Column statistics on the two query predicates are correct :

Column (#2): COUNTRY_CD(NUMBER)
AvgLen: 3.00 NDV: 25 Nulls: 0 Density: 0.01973 Min: 1 Max: 25
Histogram: Freq #Bkts: 25 UncompBkts: 401242 EndPtVals: 25
Column (#3): COUNTRY_CITY_CD(NUMBER)
AvgLen: 3.00 NDV: 60 Nulls: 0 Density: 0.0081123 Min: 1 Max: 60
Histogram: Freq #Bkts: 60 UncompBkts: 401242 EndPtVals: 60
Table: ACCOUNTS_TABLE Alias: ACCOUNTS_TABLE
Card: Original: 401242 Rounded: 266 Computed: 266.16 Non Adjusted: 266.1

A FullTableScan has a cost of 909 :

Access Path: TableScan
Cost: 917.03 Resp: 917.03 Degree: 0
Cost_io: 909.00 Cost_cpu: 120492154
Resp_io: 909.00 Resp_cpu: 120492154

An IndexSkipScan has a cost of 6 :

Access Path: index (skip-scan)
SS sel: 6.6333e-04 ANDV (#skips): 4
SS io: 4.00 vs. table scan io: 909.00
Skip Scan chosen
Access Path: index (SkipScan)
Index: ACCOUNTS_TABLE_N1
resc_io: 270.00 resc_cpu: 2026919
ix_sel: 6.6333e-04 ix_sel_with_filters: 6.6333e-04
Cost: 270.14 Resp: 270.14 Degree: 1

This accounts for "Skips" in the Index (represented by "ANDV"). Of the 1,177 Leaf Blocks in the Index, Oracle expects to have to read only 6.

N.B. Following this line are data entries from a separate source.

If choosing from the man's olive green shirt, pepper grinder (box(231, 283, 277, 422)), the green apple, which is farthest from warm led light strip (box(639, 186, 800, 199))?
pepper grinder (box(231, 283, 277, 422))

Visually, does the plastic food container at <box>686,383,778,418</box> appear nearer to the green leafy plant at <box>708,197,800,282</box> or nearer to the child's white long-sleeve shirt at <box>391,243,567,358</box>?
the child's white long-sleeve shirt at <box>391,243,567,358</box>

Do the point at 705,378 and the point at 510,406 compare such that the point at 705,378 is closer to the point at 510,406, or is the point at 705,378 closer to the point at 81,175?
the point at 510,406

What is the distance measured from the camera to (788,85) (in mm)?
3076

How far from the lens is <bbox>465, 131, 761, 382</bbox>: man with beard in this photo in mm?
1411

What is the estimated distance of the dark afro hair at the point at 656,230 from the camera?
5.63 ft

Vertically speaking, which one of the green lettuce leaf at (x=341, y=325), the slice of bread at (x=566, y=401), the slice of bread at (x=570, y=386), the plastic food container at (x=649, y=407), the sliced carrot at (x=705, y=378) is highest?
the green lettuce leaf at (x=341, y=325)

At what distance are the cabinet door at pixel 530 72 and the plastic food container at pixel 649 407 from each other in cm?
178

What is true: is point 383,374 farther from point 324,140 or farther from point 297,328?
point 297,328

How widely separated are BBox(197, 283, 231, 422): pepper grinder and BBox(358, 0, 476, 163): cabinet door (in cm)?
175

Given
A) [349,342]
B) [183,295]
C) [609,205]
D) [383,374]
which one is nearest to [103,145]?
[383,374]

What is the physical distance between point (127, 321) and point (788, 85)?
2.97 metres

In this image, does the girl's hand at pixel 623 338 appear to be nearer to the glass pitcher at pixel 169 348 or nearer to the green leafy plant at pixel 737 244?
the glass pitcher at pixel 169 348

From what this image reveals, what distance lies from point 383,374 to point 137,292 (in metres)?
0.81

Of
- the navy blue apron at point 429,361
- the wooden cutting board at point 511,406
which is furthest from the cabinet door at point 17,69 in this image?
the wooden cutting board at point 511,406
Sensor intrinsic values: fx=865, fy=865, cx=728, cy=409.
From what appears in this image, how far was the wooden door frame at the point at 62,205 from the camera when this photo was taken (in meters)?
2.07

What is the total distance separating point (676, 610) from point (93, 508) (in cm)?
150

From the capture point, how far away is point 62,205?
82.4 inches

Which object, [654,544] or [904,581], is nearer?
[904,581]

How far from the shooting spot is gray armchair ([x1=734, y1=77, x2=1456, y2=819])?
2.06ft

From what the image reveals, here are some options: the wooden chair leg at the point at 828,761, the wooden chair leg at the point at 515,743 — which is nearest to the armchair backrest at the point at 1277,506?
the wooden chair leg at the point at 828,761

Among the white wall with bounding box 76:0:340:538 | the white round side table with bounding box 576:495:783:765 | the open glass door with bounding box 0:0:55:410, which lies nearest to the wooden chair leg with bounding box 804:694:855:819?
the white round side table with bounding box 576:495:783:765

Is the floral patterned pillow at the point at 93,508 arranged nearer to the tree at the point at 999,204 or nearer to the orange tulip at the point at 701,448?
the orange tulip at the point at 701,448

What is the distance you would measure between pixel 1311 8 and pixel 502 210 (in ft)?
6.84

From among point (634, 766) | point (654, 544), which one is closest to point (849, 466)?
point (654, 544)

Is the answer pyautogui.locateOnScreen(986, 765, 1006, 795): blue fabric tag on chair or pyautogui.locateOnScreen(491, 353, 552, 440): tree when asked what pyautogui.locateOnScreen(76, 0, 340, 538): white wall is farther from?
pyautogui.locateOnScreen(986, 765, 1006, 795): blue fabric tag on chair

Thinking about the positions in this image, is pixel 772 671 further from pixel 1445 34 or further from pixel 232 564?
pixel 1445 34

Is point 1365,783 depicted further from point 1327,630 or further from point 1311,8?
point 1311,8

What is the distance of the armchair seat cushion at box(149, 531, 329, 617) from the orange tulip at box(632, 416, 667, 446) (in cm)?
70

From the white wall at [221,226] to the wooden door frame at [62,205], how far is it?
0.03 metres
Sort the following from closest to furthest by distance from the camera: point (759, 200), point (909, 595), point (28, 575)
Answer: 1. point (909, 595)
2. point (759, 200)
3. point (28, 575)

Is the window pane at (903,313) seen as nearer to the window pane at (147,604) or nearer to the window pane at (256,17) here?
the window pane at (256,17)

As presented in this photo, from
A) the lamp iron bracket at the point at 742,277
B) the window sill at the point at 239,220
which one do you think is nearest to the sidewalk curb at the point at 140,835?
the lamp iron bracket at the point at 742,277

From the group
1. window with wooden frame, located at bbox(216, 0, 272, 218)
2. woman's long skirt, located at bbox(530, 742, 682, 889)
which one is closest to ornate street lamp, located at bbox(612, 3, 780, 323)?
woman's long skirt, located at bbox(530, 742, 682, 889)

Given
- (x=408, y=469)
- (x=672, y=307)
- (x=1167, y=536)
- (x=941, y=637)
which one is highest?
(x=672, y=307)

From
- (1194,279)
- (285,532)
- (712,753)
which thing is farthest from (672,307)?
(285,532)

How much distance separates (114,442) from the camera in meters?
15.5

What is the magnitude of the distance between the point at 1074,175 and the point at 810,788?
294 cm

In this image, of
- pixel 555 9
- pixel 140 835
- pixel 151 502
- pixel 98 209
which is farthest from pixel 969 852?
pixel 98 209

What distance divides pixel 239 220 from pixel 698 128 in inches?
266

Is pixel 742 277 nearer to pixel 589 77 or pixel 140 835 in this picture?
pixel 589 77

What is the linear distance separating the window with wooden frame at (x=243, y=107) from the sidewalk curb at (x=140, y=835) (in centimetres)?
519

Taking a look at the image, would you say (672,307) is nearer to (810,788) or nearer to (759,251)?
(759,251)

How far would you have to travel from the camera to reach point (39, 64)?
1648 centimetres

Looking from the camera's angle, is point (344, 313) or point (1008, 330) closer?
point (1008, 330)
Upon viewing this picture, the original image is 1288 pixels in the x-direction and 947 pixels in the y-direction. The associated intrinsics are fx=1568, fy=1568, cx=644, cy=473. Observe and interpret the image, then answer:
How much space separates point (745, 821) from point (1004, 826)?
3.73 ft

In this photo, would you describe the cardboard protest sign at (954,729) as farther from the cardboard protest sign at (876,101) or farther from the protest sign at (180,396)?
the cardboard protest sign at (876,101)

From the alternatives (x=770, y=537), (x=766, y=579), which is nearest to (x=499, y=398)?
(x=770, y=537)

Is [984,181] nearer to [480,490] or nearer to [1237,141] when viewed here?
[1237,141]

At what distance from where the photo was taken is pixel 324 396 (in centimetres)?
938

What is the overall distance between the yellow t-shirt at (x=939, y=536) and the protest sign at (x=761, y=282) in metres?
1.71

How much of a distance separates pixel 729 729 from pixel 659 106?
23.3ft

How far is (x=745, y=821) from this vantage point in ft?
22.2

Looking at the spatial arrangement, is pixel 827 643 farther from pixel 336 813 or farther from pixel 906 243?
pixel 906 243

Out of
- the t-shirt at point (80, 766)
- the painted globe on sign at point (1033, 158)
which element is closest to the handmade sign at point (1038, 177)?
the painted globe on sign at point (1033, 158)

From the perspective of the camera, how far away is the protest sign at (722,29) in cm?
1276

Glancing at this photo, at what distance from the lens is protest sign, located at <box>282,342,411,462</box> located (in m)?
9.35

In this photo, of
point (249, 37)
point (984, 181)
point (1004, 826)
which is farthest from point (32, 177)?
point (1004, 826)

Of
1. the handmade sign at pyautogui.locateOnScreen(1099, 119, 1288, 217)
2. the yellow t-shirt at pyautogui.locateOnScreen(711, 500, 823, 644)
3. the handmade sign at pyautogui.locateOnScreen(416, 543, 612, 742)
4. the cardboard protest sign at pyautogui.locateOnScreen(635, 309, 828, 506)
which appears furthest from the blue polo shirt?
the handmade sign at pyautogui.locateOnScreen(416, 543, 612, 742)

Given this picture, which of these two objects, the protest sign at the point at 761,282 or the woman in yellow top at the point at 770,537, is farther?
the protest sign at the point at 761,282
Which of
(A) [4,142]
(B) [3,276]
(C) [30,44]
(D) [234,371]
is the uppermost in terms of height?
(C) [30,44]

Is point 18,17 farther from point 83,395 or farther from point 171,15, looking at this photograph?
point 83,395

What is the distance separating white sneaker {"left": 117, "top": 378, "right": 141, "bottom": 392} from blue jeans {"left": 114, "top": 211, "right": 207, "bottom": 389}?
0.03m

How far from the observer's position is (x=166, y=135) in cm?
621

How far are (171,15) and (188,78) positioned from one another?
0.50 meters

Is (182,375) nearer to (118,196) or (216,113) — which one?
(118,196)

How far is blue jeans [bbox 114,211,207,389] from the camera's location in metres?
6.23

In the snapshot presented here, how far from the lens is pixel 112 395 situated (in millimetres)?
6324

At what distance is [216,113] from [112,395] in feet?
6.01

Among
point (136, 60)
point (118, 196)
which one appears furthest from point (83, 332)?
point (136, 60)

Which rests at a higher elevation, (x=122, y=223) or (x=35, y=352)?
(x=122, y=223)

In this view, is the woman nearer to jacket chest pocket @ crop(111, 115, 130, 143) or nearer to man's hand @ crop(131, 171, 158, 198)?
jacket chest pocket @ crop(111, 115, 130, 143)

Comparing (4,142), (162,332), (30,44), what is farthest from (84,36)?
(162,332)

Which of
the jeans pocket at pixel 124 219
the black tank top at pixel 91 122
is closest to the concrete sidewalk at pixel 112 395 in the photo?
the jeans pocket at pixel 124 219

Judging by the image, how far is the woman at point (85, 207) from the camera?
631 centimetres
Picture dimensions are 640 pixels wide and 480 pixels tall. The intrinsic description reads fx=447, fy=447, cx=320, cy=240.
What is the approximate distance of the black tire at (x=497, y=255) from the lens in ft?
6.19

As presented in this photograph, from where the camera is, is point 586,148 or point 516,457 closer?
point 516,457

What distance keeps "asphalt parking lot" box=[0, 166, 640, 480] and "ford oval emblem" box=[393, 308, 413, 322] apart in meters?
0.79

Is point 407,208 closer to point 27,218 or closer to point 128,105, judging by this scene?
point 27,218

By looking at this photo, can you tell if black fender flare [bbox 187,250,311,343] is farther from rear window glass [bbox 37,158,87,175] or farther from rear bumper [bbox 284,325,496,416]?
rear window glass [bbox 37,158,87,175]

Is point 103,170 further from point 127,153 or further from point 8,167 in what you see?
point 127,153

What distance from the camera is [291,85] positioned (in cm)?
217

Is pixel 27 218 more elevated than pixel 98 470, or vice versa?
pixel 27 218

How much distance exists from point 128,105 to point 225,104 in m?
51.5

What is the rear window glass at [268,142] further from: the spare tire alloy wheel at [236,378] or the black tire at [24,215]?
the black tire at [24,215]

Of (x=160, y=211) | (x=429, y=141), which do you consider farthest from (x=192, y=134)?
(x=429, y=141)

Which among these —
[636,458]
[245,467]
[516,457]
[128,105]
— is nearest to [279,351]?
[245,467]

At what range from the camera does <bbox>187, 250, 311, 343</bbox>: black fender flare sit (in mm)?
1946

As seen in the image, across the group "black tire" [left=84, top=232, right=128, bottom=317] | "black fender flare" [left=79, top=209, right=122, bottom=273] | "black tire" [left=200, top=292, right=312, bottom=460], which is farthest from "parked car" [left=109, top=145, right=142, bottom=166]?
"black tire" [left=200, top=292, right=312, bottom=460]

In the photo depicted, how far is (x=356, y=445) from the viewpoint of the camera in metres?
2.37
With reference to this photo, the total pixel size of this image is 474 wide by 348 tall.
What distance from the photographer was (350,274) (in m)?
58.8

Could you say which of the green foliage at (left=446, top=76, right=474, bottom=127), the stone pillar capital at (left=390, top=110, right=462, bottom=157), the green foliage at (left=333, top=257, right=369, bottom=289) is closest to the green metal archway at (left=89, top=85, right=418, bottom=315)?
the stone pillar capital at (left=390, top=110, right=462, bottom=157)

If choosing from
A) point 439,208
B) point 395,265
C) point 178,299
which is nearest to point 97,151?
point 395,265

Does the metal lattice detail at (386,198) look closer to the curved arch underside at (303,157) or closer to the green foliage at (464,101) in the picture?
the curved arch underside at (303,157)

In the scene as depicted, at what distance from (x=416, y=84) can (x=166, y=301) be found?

Best:: AccessPath: IndexRange Index: ACCOUNTS_TABLE_N1
Cost: 270.14 Degree: 1 Resp: 270.14 Card: 266.16 Bytes: 0


(When I trace an actual run of the query, I find that Oracle has to read 17 index blocks (root+branch+leaf) and 253 table blocks for a total number of 270 block gets to fetch 255 rows so Index Skip Scan costing isn't very accurate yet !). This test was on 10.2.0.4 with ASSM.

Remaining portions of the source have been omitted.